# [Text passage]
+-------+

If you look at the two dog pictures above, you might thought they are the same breed. But, you would be surprised to know that they are quite different. The left one is Brittany, and the right one Welsh Springer Spaniel. There are thousands of different dog breeds in the world. Some of them are so visually distinct that it is easily possible to tell their breeds from their images. But, for some breeds like the above image pair, it is quite difficult to distinguish them. In order to solve this problem, I want to leverage the state of art of image classification model on Imagenet to teach computer to predict dog's breed from an image by training it using 6680 images of 133 breeds, 835 images for validation and 836 images for testing.
Aside from the big problem of dog breed classification, I would like to tackle two minor but interesting problems as well such as human face detection and dog detection using computer vision and machine learning techniques. Using these three solutions, I would like to build an application that could be used as part of a mobile or web app. This application will accept any user-supplied image as input. If a dog is detected in the image, it will provide an estimate of the dog's breed. If a human is detected, it will provide an estimate of the dog breed that is most resembling. If it detects neither a dog nor a human, it will give an appropriate error message.
Since we are dealing with a multi-classification problem here and the data is slightly imbalanced, I used accuracy evaluation metric and negative log-likelihood loss function. The main objective in a learning model is to reduce (minimize) the loss function's value with respect to the model's parameters by changing the weight vector values through different optimization methods, such as backpropagation in neural networks.
Loss value implies how well or poorly a certain model behaves after each iteration of optimization. Ideally, one would expect the reduction of loss after each, or several, iteration(s).
The accuracy of a model is usually determined after the model parameters are learned and fixed and no learning is taking place. Then the test samples are fed to the model and the number of mistakes (zero-one loss) the model makes are recorded, after comparison to the true targets. Then the percentage of misclassification is calculated.
For example, if the number of test samples is 1000 and model classifies 950 of those correctly, then the model's accuracy is 95.0%. Ref
Also, we have employed 3 types of error metrics namely top-1, top-3 and top-5 error. In the case of top-1 error, we check if the top class (the one having the highest probability) is not the same as the target label.

+-------+

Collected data

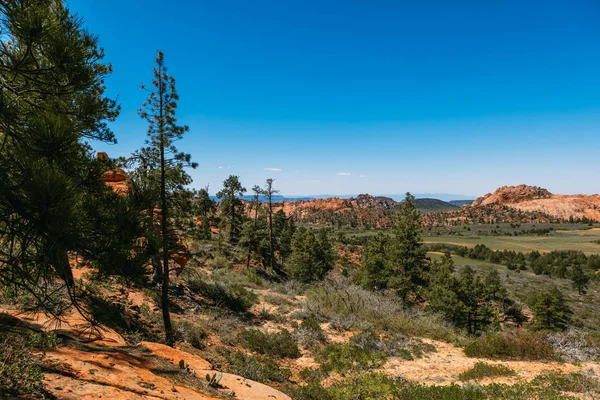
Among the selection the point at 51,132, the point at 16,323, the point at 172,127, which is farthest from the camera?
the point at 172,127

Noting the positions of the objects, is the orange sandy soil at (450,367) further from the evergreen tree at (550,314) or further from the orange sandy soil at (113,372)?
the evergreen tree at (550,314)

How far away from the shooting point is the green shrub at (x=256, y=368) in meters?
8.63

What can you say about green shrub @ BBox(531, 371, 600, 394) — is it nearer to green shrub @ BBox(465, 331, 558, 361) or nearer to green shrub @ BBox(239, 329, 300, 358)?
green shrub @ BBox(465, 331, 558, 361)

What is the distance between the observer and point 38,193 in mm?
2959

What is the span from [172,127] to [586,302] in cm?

+-------+

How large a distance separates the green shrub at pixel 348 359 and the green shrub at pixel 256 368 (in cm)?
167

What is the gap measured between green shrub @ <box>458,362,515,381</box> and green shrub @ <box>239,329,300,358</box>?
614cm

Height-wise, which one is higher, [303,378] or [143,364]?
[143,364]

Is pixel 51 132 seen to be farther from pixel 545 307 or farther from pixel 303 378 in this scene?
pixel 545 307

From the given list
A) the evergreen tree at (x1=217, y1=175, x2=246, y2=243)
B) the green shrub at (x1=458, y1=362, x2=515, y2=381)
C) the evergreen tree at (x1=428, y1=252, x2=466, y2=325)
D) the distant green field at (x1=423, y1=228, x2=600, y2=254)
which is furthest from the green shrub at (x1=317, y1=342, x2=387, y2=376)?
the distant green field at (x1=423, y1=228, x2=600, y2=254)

+-------+

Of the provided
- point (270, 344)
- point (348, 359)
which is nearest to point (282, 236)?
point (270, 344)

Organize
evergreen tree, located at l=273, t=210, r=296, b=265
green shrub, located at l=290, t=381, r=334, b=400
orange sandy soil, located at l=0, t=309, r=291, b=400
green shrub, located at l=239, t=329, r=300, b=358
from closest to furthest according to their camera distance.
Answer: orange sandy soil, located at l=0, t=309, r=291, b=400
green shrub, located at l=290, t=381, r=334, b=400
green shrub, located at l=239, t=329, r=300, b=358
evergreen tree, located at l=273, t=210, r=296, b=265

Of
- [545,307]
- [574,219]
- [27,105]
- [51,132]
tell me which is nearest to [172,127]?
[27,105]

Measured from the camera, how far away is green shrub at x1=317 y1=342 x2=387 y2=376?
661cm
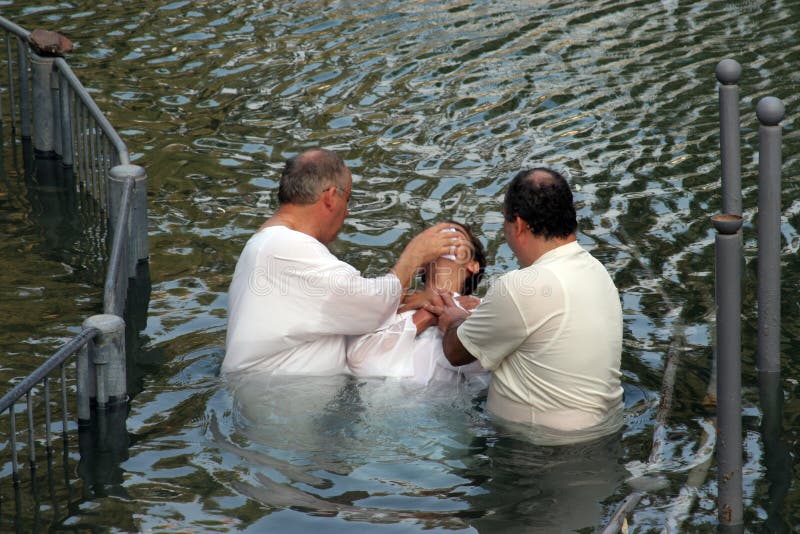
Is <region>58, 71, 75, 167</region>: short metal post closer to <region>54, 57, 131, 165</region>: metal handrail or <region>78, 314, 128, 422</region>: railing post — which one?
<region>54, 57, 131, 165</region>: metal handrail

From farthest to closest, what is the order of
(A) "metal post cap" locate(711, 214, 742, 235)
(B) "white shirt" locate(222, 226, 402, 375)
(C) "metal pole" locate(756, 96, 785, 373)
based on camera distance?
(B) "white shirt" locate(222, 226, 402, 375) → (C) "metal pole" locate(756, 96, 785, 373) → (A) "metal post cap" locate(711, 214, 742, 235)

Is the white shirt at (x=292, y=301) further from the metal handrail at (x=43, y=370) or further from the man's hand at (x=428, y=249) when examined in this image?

+-------+

# [Task requirements]
1) Which error metrics does the dog breed classification text say were employed?
2) Transcribe the part of the dog breed classification text starting with "Loss value implies" and going on through "the target label.".
3) Answer these questions using the dog breed classification text.
(a) How many breeds do the training images cover?
(b) Which loss function was used?
(c) In the accuracy example, how many of the 1000 test samples are classified correctly?

# [Outputs]
1) top-1 error, top-3 error, top-5 error

2)
Loss value implies how well or poorly a certain model behaves after each iteration of optimization. Ideally, one would expect the reduction of loss after each, or several, iteration(s).
The accuracy of a model is usually determined after the model parameters are learned and fixed and no learning is taking place. Then the test samples are fed to the model and the number of mistakes (zero-one loss) the model makes are recorded, after comparison to the true targets. Then the percentage of misclassification is calculated.
For example, if the number of test samples is 1000 and model classifies 950 of those correctly, then the model's accuracy is 95.0%. Ref
Also, we have employed 3 types of error metrics namely top-1, top-3 and top-5 error. In the case of top-1 error, we check if the top class (the one having the highest probability) is not the same as the target label.

3)
(a) 133
(b) Negative log-likelihood
(c) 950